Senate President Bill Galvano defended the tight timelines for creating more than 300 miles of toll roads, saying the Department of Transportation’s usual process is “not realistic” because it’s too slow.
“The days of relying on a five-year plan are ... not realistic in modern Florida, a Florida that’s the 14th largest economy on the planet,” Galvano, R-Bradenton, said Tuesday.
Galvano was the main proponent of the road projects, which the Legislature passed this year, even though the transportation department did not have the roads in its five-year plan. The state Department of Transportation uses that plan to guide its long-term planning process; it includes any projects that will be in the works, from planning to construction, in the next five years.
The three roads, if built, would be the largest expansion of toll roads in more than 50 years.
The bill the Legislature passed gave extraordinarily tight timelines for the projects, however.

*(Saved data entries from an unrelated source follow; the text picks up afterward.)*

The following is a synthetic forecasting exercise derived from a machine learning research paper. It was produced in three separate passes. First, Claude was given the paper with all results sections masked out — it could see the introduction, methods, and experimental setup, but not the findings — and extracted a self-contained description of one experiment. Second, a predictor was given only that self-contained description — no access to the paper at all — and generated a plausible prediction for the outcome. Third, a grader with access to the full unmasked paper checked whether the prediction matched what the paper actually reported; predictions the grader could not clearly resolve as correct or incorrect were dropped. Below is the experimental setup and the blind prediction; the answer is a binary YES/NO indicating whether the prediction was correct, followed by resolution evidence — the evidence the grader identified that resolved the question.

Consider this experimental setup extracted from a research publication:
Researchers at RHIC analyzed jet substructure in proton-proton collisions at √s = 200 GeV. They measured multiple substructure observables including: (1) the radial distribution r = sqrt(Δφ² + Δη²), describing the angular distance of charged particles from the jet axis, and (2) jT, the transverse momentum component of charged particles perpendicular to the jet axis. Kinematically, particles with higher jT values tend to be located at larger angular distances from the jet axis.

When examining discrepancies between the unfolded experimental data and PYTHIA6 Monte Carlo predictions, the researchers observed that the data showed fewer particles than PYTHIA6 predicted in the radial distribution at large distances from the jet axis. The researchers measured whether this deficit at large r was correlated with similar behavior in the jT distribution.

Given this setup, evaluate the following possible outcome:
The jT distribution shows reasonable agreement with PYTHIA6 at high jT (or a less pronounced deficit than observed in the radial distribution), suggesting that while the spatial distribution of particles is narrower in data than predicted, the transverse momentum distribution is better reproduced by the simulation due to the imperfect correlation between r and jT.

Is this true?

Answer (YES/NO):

Three task forces, one for each road, have until October 2020 to issue their recommendations to the governor and Legislature. Construction would start in 2022 and the roads would be built by 2030.
The deadlines leave little to no time for task force members to vet the projects, and some of them have complained about the persistent lack of details so far. Transportation officials have provided no data on whether the roads are needed.

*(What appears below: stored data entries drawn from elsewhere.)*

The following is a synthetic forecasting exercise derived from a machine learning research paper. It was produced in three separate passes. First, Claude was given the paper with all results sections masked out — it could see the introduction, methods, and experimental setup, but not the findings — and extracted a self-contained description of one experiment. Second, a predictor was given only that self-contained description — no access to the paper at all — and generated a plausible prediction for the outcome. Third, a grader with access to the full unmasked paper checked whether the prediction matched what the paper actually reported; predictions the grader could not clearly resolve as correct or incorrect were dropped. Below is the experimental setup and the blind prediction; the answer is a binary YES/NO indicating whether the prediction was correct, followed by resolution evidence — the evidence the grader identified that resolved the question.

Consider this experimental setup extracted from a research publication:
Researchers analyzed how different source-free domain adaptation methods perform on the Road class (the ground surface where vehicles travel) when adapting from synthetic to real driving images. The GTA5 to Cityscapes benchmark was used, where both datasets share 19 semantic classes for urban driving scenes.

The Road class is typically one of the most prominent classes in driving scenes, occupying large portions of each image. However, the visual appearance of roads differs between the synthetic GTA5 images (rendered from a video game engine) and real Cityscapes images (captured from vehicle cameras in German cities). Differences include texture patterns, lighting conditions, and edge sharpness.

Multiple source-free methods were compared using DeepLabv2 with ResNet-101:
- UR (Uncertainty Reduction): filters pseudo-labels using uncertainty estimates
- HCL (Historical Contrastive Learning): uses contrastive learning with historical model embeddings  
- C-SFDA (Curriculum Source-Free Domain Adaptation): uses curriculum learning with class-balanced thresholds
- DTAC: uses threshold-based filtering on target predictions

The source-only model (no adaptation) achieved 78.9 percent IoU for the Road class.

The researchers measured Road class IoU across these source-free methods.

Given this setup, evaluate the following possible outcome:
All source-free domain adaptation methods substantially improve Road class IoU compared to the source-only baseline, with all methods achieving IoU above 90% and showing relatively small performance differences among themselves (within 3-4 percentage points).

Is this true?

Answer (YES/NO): NO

“We need to talk about the demand for people to pay tolls, right? What is projected revenue and what are projected costs?” task force member Thomas Hawkins, a land planner and University of Florida program director, said last week. “I don’t see it anywhere on this sheet. That’s a problem.”
Galvano said Tuesday that the need for the projects is apparent with the state’s growing population: 900 new people moving to Florida on average each day, plus 175 million tourists last year.
“These corridors need to exist,” Galvano said.
But giving politicians, instead of transportation department engineers, direction over future road projects brought back memories of the “Pork Chop Gang,” the group of politicians that controlled the Legislature during the first half of the 20th century.
Galvano said he isn’t proposing doing away with the transportation department’s five-year planning process, and that the department will ultimately decide whether the roads will be built.
“It is still within the province of the agency, with the assistance of the task force, to ultimately make these decisions,” Galvano said.